Combien de temps a demandé le développement de ces programmes ?
Christophe Delcourt : Une année environ. Nous avons démarré les briefings après le salon du meuble 2018 de Milan. Les dessins ont émergé au mois de juin-juillet de la même année. Les premiers prototypes sont sortis en octobre et tout a été bouclé en janvier 2019. Chez Minotti, tout ce qui est montré au salon du meuble de Milan est déjà produit et « marketé ». C’est extraordinaire ! C’est un investissement colossal, car il faut vraiment croire en ses produits pour agir ainsi. Minotti prend ce risque avec le designer. Pour nous, c’est un engagement et une confiance que l’on trouve assez peu…
Comment envisagez-vous l’avenir avec cet éditeur ?
Christophe Delcourt : Chaque année, leur envie n’est pas de sortir une nouveauté pour la nouveauté. Les créations doivent correspondre à un besoin encore non assouvi. C’est à moi d’avoir des idées et d’apporter de nouvelles choses. Tant que j’aurai quelque chose à dire, notre collaboration durera. Eux comme moi savons que nous avons encore des histoires à raconter ensemble. Quand les Minotti décident de développer un programme, ils vont jusqu’au bout. Ils ne renoncent pas et font face aux difficultés. C’est très valorisant pour un designer.
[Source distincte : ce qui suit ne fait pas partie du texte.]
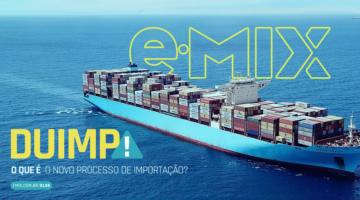 DUIMP: O que é o novo Processo de Importação?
Et il y a aussi une belle écoute, une équipe solide… C’est une marque que j’admire.
Sur quels sujets travaillez-vous en ce moment avec eux ?
Christophe Delcourt : Toujours sur le développement du siège, de la collection Amber, et sur de nouvelles idées…
Cette collaboration vous oblige-t-elle à mettre de côté votre production personnelle ?
Christophe Delcourt : Non. Rien n’est négligé. Je développe toujours ma propre collection que je présente tous les ans à Milan. Et je suis aussi très fier de pouvoir produire d’autres designers. Car je sais d’où je viens et je connais la difficulté d’être produit… En outre, je travaille pour d’autres marques, entre autres pour Collection Particulière, Sutherland, Tectona, etc. J’ai aussi réalisé des pièces pour cc-tapis. Je mène tout de front. J’ai également un projet, autour du siège, avec une belle maison d’édition française.